Les tons sont présents dès les expressions les plus courantes : 你好 nei5 hou2 « bonjour », 唔該 m4 goi1 « merci / s’il vous plaît » ou 食飯 sik6 faan6 « manger, prendre un repas ». C’est donc une notion de niveau A1 à travailler dès le début, et non une finition à ajouter plus tard. Il n’est pas nécessaire d’avoir une voix musicale : il faut apprendre à placer chaque syllabe dans une zone relativement haute, moyenne ou basse de sa propre voix.

Les chiffres du jyutping sont des étiquettes fixes, pas des indications de volume ni des degrés d’intensité. Ils permettent de noter précisément la prononciation sans modifier les caractères chinois. Prenez dès maintenant l’habitude de mémoriser le caractère, la syllabe et son chiffre ensemble : non pas seulement , mais 時 si4.

Fonctionnement

Les six profils

On décrit souvent la hauteur sur une échelle allant de 1 (très bas) à 5 (très haut). Cette échelle sert à représenter le mouvement de la voix ; elle ne doit pas être confondue avec les numéros 1 à 6 employés par le jyutping.

Ton jyutping Description pratique Profil approximatif Exemple Sens
1 haut et plat 55 詩 si1 poème
2 montant, du moyen vers l’aigu 25 史 si2 histoire
3 moyen et plat 33 試 si3 essayer, tester
4 bas et descendant 21 時 si4 temps, heure
5 montant, du grave vers le moyen 23 市 si5 marché, ville
6 bas et plat 22 事 si6 affaire, chose, événement

Ces valeurs sont des repères, non des fréquences absolues. Une voix grave et une voix aiguë peuvent produire les mêmes six oppositions. Ce qui compte est la position relative des tons dans l’étendue de chaque personne.

Trois tons plats et trois tons à mouvement

Une première organisation utile consiste à séparer les tons plats, dont la hauteur reste assez stable, et les tons à mouvement, qui montent ou descendent.

  • Ton 1 : haut et plat.

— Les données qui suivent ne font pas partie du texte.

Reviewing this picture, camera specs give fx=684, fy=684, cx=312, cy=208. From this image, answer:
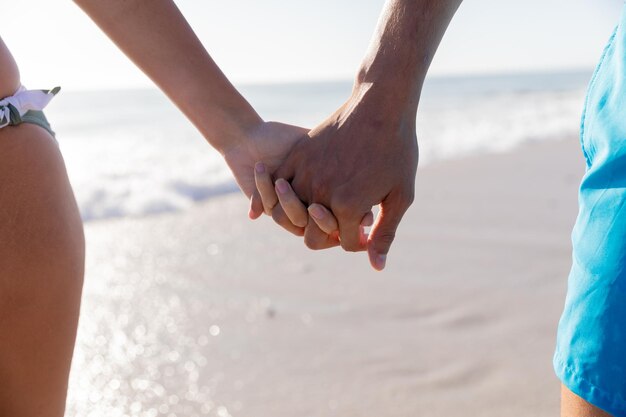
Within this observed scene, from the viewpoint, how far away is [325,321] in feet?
11.0

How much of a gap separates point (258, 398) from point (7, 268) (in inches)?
64.5

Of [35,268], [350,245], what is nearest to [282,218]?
[350,245]

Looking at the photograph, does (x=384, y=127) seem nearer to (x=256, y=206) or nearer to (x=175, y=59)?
(x=256, y=206)

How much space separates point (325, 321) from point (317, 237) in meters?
1.64

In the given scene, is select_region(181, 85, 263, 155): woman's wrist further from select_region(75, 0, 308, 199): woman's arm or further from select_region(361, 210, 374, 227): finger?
select_region(361, 210, 374, 227): finger

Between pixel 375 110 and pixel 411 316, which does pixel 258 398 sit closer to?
pixel 411 316

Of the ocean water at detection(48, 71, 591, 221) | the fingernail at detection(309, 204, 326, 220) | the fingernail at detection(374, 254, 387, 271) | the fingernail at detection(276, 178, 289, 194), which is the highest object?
the fingernail at detection(276, 178, 289, 194)

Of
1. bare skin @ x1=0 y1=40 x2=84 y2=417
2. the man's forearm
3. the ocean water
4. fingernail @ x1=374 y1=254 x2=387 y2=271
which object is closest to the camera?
bare skin @ x1=0 y1=40 x2=84 y2=417

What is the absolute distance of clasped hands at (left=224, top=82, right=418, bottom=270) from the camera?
5.43 ft

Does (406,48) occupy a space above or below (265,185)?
above

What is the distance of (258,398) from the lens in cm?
268

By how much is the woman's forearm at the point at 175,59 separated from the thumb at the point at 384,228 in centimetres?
44

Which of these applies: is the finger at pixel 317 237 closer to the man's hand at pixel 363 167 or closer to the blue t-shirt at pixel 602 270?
the man's hand at pixel 363 167

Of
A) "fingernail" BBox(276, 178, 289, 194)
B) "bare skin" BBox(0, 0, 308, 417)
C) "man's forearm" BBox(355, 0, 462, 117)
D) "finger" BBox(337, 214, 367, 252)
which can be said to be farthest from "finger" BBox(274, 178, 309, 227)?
Answer: "bare skin" BBox(0, 0, 308, 417)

Commencez dans le haut de votre zone confortable et gardez la hauteur stable. Ne le transformez pas en exclamation brusque.
  • Ton 3 : moyen et plat. Il est stable comme le ton 1, mais placé nettement plus bas.
  • Ton 6 : bas et plat. Il reste dans le bas de la voix sans descendre fortement.
  • Ton 2 : montant. Il part à hauteur moyenne et monte franchement vers l’aigu.
  • Ton 4 : bas descendant. Il commence bas et descend encore légèrement. Sa voix est souvent moins ample que celle d’un ton 2.
  • Ton 5 : bas montant. Il part bas et remonte vers une hauteur moyenne, sans atteindre le sommet du ton 2.

Pour un francophone, le piège principal est de remplacer ces profils par l’intonation spontanée du français. Une montée française en fin de question ne correspond pas automatiquement à un ton 2, car le ton doit être réalisé sur chaque syllabe indépendamment de la forme de la phrase.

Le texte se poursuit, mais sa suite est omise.